An expected activation of the Conficker.c worm at midnight today passed without incident, despite sensationalized fears that the Internet itself might be affected, but security researchers said users aren’t out of the woods yet.
“These guys have no designs, I think, on taking down the infrastructure, because that would separate them from their victims,” said Paul Ferguson, a threat researcher at antivirus vendor Trend Micro Inc., calling the technology and design of Conficker.c as “pretty much state of the art.”
“They want to keep the infrastructure up and in place to make it much harder for good guys to counter and mitigate what they’ve orchestrated,” he said.
Conficker.c was programmed to establish a link from infected host computers with command-and-control servers at midnight GMT on April 1. To reach these control servers, Conficker.c generates a list of 50,000 domain names and then selects 500 domain names to contact. That process has started, researchers said.

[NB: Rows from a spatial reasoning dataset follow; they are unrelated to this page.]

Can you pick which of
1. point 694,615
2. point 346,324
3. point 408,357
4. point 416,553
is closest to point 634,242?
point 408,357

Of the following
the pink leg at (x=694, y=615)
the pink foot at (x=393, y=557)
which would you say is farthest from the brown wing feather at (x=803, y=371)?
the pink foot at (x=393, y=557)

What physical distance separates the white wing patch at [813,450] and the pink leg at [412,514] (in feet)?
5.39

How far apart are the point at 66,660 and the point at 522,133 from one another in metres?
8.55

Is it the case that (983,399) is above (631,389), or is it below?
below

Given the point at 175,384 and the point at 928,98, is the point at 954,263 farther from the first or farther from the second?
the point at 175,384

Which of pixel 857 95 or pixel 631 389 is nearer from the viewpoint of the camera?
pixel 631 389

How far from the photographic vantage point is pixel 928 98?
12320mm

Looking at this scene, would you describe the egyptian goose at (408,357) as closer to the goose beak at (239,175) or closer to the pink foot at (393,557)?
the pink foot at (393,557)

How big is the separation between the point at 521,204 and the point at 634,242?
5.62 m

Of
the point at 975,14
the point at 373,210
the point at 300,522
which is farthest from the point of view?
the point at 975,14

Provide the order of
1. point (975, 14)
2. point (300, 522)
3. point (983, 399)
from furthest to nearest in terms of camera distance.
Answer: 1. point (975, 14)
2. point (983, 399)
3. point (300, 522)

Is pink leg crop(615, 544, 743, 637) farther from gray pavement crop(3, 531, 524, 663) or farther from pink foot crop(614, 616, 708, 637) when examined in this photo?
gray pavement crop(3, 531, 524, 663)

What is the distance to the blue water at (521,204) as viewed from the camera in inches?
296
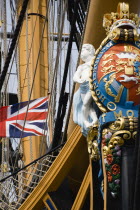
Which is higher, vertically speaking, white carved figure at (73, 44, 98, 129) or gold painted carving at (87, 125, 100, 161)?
white carved figure at (73, 44, 98, 129)

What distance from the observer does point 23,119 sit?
10023mm

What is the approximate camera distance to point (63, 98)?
25.9 ft

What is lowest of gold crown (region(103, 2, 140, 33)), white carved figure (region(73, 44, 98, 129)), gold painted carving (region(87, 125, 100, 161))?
gold painted carving (region(87, 125, 100, 161))

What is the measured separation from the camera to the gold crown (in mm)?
5715

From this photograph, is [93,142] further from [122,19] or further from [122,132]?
[122,19]

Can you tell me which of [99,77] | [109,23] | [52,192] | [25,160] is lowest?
[25,160]

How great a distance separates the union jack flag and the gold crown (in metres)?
4.04

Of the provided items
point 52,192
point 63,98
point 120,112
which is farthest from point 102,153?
point 63,98

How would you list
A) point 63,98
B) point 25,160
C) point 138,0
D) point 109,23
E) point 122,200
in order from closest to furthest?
point 122,200 < point 109,23 < point 138,0 < point 63,98 < point 25,160

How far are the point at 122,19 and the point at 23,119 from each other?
4473 millimetres

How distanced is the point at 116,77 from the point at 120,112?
0.26 metres

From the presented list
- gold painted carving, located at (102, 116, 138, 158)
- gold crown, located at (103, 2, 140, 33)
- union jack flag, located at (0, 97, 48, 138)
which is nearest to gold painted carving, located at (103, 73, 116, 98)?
gold painted carving, located at (102, 116, 138, 158)

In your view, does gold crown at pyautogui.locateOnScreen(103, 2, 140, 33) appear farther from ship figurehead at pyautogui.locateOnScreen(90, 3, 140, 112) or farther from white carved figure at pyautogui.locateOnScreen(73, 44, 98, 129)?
white carved figure at pyautogui.locateOnScreen(73, 44, 98, 129)

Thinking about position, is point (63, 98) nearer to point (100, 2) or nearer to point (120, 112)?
point (100, 2)
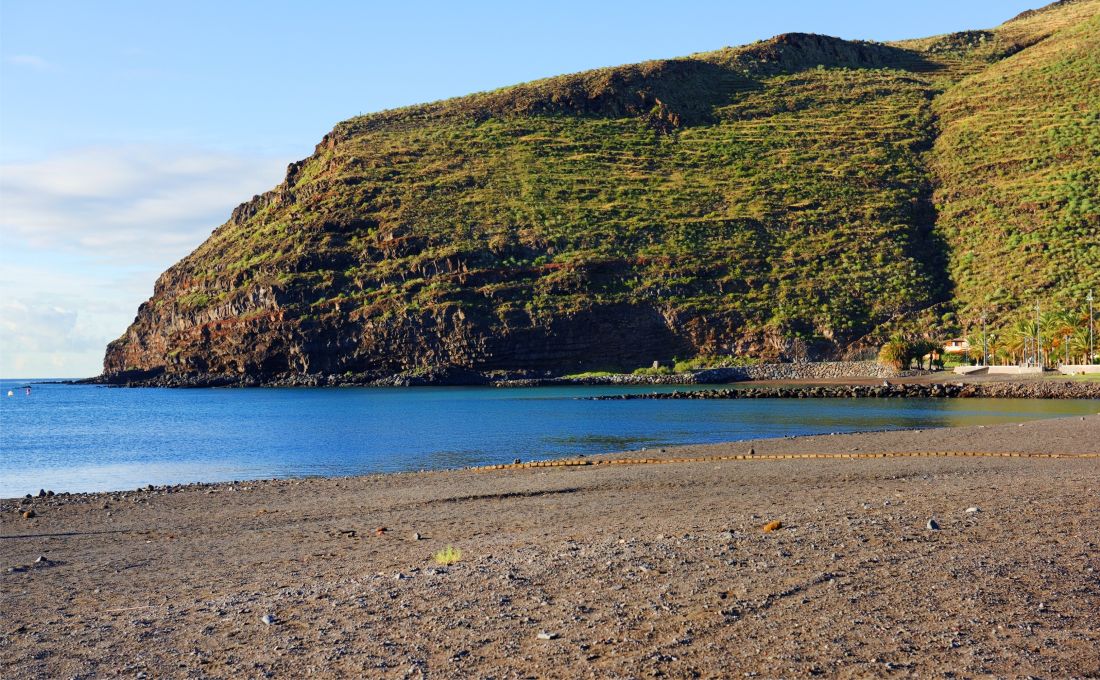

Exactly how many computers are infected with Conficker.c is not known, but the estimated number of systems infected by all variants of the Conficker worm exceeds 10 million, making this one of the largest botnets ever seen.
While infected computers have started reaching out to command servers as expected, nothing untoward has happened.
“We have observed that Conficker is reaching out, but so far none of the servers they are trying to reach are serving any new malware or any new commands,” said Toralv Dirro, a security strategist at McAfee Avert Labs in Germany.
This may just mean the people who control Conficker are biding their time, waiting for researchers and IT managers to relax their guard and assume that the worst is over.
“It would be pretty stupid for the guys running Conficker to use the first possible opportunity, when everybody is very excited about it and looking at it very carefully,” Dirro said. “If something was going to happen, it would probably happen in a couple of days.”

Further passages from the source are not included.